Tornare nel mondo dopo il carcere: com’è difficile ricostruire una vita con il peso dell’errore

In occasione delle feste di Pasqua, vi proponiamo quattro storie bergamasche di resurrezione.

Sono morto il primo dicembre del 2010. Certo, non come convenzionalmente si intende la morte, ma come si può vivere la caduta in un profondo abisso in attesa di tornare a vivere. Nevicava quel giorno ma il ricordo che resta, a distanza di anni, è solo il freddo. La mia morte aveva il colore grigio dei muri di cemento di una cella del carcere, aveva il suono dei pesanti cancelli che sbattevano, dei passi cadenzati degli agenti di custodia lungo corridoi vuoti.
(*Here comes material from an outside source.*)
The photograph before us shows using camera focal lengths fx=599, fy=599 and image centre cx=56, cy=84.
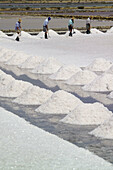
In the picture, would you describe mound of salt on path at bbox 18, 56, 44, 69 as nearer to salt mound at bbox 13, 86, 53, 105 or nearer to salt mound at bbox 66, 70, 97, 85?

L’esperienza del carcere è innegabilmente una specie di morte. E’ il momento della pausa forzata in cui chi, come me, ha sbagliato e si trova a dover fare i conti con sé stesso e con gli altri. E’ il luogo in cui il silenzio tutt’intorno lascia che la coscienza – così silenziosa nella vita di tutti i giorni – si faccia sentire in un incessante monologo di rinfaccio. Ed è il peso della colpa, del rimorso, dell’errore che alla fine schiaccia a terra fino a togliere il respiro. La morte del carcere sembra essere infinita. Tutt’intorno sono spazi ristretti, l’orizzonte è tagliato da muri invalicabili, da sbarre che frammentano la visuale, e senza un orizzonte un uomo è morto, travolto dalla propria solitudine. Il cammino verso la “resurrezione” è stato lungo e frastornante. E’ difficile ricostruire una vita dopo l’errore. E’ imbarazzante ritornare nel mondo sentendosi addosso gli occhi degli altri. E’ frastornante trovarsi di colpo con le sbarre alle spalle, in mezzo a una strada senza sapere esattamente cosa ci sia intorno. Mi è successo. Risorgere a vita nuova non è semplice, mi ci è voluto del tempo. Molto tempo. Ci è voluto l’infinito amore di una moglie, lo sterminato affetto di quegli amici rimasti per cui nulla è cambiato, c’è voluto l’aiuto di chi, in questo faticoso cammino, ha accettato di accogliermi nonostante tutto. Ricostruire l’esistenza mattone dopo mattone, partendo solo da un cumulo di macerie è una sfida. Ma in questa luce di resurrezione resta un angolo scuro che mi porto dietro, un punto buio che vedo ancora con la coda dell’occhio. E’ il ricordo, tutt’altro che dissolto, della mia esperienza di morte. E’ lì, come un memento, a tenere alta l’attenzione nelle scelte di tutti i giorni, a indirizzare le decisioni verso il meglio, perché questa nuova vita possa non essere più l’ascesa ad un ghiacciaio in scarpe da ginnastica, ma un cammino attento e sicuro.